King John and his son Charles discuss a sudden darkness that has come over the sun. John's other son, Philip, enters and tells of a large flock of ravens that has arrived. The king remembers the prophecy and claims the ravens are there only to feast on the dead bodies of the English. Salisbury is brought in as a prisoner, and John orders him to be executed immediately. Charles, however, informs his father that he granted him safe passage though France so he may travel to Calais. John is unhappy with this at first but is eventually convinced by his son to let the Englishman go free. The king tells Salisbury to inform King Edward that his son will soon be killed in battle.

Act 4, Scene 6 Setting: Poitiers, the battlefield

Prince Edward and Artois talk of the chances of an English victory and vow to win by using stones as weapons. The two depart and King John enters, distraught at the poor performance of his men, and recalls the prophecy that they shall be beaten by stones of their own land. Charles enters and tells of how the French are shooting each other down (those that are retreating are being shot down by those who stay and fight), followed immediately by Philip, who tells of the great losses the French have suffered. John vows to perform one last charge against the English and departs with his son. Audley enters, mortally wounded, and orders two esquires to take him to the prince.

Act 4, Scene 7 Setting: Poitiers, the battlefield

Prince Edward enters with King John and Charles as his prisoners, taunting them on his brave victory over a much larger army. Artois then enters with Philip as prisoner, who is also taunted by the prince. At this point, the wounded Audley is brought in, and he and the prince exchange some kind words. The prince rewards Audley's bravery with English lands worth three thousand marks a year, which Audley accepts - only give it to the two esquires who saved him. Prince Edward is content with this and departs for Calais.

Act 5, Scene 1 Setting: The English camp before Calais

King Edward and Queen Phillipa stand outside the walls of Calais and argue about the situation with Copland. Edward then threatens to invade the town when a group of French citizens appear and beg for mercy, which the king is reluctant to give. He claims he asked for the richest citizens to appear before him, and these men are not of rank. The French citizens explain that they are men of rank in shabby clothing. Hearing this, Edward decides to spare the town but says these particular men will be executed. Phillipa asks Edward to spare the mens' lives so they may serve him when he is King of France. The king agrees and sends the men on their way. Copland then enters with King David of Scotland as prisoner. When asked why he did not yield up his prisoner to the queen when he was ordered, Copland simply replies that he preferred to bring his important prisoner to the king in person. Edward is pleased by this answer and knights Copland. Salisbury enters and gives the king the coronet he received from Mountford and gives a long description of his capture and of the insurmountable odds he witnessed the prince facing.
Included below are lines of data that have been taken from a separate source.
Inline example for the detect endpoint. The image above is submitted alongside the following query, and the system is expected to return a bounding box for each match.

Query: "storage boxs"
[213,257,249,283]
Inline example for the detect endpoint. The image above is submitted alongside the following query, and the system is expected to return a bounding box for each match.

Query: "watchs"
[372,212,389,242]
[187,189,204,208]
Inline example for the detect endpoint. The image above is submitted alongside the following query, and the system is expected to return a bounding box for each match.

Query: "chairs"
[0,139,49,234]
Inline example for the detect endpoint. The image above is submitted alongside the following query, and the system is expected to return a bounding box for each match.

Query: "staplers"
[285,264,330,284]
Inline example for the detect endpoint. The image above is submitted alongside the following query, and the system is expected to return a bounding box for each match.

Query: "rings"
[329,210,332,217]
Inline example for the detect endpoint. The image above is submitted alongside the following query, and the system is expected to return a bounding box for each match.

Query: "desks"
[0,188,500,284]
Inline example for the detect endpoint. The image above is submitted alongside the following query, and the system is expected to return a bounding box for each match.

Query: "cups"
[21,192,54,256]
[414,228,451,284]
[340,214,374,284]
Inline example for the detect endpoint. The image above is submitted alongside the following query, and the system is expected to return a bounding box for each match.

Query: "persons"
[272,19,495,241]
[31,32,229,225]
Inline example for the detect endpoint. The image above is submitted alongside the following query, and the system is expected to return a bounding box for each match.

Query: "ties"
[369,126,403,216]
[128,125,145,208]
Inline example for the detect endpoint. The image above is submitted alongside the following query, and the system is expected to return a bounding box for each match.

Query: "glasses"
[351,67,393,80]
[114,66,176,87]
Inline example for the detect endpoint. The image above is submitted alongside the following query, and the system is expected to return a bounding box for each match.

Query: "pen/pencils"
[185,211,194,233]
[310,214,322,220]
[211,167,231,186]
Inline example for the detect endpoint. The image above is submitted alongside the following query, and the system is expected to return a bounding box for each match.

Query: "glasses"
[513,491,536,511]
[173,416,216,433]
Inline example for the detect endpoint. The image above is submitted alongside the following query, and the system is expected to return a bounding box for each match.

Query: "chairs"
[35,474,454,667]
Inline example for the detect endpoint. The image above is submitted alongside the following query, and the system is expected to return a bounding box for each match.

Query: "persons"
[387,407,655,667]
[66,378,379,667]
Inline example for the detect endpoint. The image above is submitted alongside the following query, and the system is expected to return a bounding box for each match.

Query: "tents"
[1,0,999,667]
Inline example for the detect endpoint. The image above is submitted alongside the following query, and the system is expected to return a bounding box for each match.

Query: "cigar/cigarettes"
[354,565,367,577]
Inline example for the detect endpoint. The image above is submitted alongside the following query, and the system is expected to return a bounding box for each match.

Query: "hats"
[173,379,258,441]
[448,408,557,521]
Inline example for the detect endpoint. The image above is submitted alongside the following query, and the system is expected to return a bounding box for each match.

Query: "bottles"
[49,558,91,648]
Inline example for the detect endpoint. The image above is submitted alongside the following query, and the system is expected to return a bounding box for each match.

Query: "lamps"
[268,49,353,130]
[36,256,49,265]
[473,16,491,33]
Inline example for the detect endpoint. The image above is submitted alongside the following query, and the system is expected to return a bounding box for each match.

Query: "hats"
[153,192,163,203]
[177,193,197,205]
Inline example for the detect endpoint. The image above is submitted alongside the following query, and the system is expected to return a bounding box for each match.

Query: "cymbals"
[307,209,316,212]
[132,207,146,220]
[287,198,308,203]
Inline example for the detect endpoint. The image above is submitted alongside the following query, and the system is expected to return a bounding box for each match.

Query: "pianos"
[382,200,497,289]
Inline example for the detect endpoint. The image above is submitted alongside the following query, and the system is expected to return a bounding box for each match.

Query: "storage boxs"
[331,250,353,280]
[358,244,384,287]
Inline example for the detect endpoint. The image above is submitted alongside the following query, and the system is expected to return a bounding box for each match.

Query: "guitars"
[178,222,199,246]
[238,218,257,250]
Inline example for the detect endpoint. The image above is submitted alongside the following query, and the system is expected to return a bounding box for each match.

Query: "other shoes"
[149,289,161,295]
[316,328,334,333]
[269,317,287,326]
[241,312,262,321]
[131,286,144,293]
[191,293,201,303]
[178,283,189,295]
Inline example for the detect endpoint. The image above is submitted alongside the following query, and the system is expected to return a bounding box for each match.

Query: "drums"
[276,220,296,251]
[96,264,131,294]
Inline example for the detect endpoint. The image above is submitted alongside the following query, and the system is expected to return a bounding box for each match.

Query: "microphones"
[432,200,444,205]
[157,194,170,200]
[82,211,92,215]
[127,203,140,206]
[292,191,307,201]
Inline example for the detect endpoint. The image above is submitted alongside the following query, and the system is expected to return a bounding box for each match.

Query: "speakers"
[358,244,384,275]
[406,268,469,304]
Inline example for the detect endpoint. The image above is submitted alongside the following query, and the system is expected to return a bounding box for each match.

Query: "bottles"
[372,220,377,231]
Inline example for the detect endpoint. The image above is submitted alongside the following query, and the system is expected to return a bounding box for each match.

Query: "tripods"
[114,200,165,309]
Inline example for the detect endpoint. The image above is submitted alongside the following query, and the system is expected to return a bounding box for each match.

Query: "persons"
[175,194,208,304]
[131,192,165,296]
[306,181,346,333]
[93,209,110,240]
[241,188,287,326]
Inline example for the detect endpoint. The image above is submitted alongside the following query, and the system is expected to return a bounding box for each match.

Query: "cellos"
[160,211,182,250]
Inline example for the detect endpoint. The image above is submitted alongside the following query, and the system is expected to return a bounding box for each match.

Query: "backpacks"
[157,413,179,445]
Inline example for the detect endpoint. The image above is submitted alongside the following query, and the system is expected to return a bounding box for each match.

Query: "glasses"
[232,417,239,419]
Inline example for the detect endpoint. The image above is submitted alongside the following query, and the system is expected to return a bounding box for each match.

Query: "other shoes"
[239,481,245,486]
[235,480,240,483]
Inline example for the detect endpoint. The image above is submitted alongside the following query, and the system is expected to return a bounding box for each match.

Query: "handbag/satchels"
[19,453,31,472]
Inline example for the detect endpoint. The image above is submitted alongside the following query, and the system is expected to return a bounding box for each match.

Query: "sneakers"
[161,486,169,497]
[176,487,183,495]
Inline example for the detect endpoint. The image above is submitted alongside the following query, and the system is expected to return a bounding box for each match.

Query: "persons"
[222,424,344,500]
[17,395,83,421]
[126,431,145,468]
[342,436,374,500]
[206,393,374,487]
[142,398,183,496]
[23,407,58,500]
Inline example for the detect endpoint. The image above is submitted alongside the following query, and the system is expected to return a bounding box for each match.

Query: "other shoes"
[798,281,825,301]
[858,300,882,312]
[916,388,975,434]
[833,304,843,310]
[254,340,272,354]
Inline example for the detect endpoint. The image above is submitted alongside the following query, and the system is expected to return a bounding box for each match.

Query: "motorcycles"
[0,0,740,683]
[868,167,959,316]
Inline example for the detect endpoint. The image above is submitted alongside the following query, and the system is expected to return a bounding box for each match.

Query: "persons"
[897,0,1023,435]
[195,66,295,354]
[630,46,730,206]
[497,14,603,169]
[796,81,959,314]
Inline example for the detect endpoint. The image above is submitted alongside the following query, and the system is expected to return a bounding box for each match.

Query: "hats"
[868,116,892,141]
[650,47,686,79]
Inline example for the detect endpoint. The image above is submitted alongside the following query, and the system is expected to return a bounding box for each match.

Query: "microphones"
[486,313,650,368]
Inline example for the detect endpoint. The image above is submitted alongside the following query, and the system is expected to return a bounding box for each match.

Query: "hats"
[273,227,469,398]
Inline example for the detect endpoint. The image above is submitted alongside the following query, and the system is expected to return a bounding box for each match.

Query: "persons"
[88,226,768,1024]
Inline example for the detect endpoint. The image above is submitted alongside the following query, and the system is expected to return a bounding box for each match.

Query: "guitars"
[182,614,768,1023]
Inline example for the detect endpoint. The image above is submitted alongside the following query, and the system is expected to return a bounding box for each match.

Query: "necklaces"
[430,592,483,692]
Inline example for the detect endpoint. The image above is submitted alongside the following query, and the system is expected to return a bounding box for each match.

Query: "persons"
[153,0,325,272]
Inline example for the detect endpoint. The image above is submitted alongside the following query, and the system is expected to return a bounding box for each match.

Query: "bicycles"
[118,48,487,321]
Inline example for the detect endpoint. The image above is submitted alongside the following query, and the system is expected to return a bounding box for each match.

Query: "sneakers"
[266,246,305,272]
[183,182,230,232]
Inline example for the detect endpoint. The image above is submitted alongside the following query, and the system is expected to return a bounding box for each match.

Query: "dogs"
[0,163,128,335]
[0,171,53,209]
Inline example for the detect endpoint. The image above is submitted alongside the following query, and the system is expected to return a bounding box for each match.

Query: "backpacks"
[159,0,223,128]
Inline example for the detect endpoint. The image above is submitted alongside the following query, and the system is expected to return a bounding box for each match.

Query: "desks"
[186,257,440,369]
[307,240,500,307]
It is assumed by all that the prince has died in battle, until a herald announces the prince's approach with King John and his sons as captive. The prince presents his father with King John, and Edward reprimands the French king for his disobedience. John asks what his ransom will be and tells of how he misconstrued the prophecy he heard. Edward says he will think of what the ransom will be, but John must accompany them to England first. Prince Edward delivers a patriotic speech, and King Edward says they shall stay in Calais for several days to rest before departing to England to end the play.